══ Text segment

Long hours, extreme weather conditions, low wages, exposure to toxic pesticides, and lack of access to basics such as water or toilets are all part of an arena South African workers toil in to provide fruits and wines for the world, a new report shows.
Ripe with Abuse: Human Rights Conditions in South Africa’s Fruit and Wine Industries (pdf), a new 96-page report by Human Rights Watch (HRW), reveals farmworkers in South Africa earn some of the lowest wages in the entire region, are often denied legal benefits and are subject to insecure land tenure rights, making them and their families at risk of eviction or displacement, and in some cases, from the very land which they were born on.
“The wealth and well-being these workers produce shouldn’t be rooted in human misery,” said Daniel Bekele, Africa director at HRW, in a news release. “The government, and the industries and farmers themselves, need to do a lot more to protect people who live and work on farms.”
Despite the vital role played by farmworkers in South Africa’s wine, fruit and tourism industry, they enjoy few benefits, due primarily to exploitation and human rights abuses. Although South African law guarantees wages, benefits, and safe housing and working conditions for farmworkers and farm dwellers, by and large the government has failed to monitor these conditions, as well as failed to enforce labor laws.

════
══ Information shown

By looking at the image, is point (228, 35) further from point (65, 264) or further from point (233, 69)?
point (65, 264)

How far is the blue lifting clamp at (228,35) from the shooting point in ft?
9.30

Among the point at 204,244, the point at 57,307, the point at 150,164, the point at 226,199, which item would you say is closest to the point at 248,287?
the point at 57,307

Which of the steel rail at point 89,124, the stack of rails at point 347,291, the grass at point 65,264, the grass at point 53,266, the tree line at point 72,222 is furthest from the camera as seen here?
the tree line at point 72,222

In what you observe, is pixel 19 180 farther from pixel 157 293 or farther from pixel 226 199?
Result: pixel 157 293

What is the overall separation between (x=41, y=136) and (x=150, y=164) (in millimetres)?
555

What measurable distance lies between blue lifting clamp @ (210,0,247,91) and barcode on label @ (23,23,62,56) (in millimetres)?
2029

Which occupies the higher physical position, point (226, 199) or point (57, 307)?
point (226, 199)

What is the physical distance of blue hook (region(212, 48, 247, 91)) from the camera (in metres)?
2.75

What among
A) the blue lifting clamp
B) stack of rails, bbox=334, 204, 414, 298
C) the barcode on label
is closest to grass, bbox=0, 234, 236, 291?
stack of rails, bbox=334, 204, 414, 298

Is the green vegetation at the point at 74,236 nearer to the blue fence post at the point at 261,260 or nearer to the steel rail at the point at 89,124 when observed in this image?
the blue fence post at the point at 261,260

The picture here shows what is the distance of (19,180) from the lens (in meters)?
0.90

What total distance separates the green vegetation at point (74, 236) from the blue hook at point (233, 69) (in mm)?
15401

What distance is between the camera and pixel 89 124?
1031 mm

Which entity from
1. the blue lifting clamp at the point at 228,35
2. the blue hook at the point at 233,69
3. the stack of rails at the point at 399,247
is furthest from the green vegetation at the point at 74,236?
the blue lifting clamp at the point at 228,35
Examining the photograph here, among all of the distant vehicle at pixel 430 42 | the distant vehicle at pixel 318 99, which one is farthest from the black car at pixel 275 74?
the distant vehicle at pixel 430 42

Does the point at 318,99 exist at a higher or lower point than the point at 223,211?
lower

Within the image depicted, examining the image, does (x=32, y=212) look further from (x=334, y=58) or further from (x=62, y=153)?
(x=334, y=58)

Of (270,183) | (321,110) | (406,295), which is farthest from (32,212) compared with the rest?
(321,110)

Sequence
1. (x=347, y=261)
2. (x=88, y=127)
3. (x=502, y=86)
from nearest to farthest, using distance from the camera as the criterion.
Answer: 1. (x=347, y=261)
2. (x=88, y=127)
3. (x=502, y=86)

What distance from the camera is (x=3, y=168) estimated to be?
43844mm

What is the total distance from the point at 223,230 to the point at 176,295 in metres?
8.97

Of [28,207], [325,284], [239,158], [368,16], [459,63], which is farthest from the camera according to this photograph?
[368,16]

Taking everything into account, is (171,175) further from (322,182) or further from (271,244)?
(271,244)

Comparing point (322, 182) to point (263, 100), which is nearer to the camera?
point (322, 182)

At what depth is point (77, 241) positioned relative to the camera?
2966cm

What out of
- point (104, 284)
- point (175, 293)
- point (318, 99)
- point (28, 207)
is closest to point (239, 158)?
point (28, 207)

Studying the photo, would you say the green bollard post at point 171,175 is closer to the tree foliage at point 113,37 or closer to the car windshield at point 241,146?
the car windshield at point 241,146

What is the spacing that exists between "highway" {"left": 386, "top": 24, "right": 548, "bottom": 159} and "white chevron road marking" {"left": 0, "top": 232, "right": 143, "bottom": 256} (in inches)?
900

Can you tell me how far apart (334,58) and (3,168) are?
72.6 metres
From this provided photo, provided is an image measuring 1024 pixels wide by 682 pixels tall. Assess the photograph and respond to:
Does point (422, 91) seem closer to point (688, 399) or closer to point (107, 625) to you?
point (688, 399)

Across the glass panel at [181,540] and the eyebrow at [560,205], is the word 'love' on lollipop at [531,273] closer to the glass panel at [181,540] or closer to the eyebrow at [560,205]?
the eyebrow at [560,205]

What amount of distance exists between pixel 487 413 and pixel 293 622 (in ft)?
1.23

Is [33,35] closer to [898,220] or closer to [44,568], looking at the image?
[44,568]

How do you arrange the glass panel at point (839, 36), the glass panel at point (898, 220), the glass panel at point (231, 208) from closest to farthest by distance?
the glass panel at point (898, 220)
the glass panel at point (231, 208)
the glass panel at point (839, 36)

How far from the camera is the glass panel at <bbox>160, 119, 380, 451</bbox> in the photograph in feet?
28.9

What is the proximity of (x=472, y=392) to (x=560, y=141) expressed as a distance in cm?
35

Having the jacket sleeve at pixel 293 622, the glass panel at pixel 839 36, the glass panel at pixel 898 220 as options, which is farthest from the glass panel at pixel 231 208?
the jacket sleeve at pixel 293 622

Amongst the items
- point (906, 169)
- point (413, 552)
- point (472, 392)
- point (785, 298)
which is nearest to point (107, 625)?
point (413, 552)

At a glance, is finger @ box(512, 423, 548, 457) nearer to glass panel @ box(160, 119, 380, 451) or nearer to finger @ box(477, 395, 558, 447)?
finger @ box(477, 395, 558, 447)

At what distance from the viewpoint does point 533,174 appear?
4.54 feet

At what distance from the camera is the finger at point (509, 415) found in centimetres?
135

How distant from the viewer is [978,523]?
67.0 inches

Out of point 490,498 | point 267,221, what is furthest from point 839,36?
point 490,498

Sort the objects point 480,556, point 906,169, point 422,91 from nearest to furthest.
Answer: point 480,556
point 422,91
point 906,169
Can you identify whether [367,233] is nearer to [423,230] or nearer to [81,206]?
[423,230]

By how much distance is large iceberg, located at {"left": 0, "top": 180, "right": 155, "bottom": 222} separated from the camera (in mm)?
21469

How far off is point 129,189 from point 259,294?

════

Exercises to complete
A – According to the farmworker passage, how many pages long is the Human Rights Watch report?
B – Return the stretch of the farmworker passage from "Despite the vital" through "enforce labor laws.".
C – List the hardships of South African workers named in the opening sentence of the farmworker passage.
The material bears no relation to the farmworker passage.

Per-task outputs
A – 96 pages.

B –
Despite the vital role played by farmworkers in South Africa’s wine, fruit and tourism industry, they enjoy few benefits, due primarily to exploitation and human rights abuses. Although South African law guarantees wages, benefits, and safe housing and working conditions for farmworkers and farm dwellers, by and large the government has failed to monitor these conditions, as well as failed to enforce labor laws.

C –
- Long hours
- Extreme weather conditions
- Low wages
- Exposure to toxic pesticides
- Lack of access to basics such as water or toilets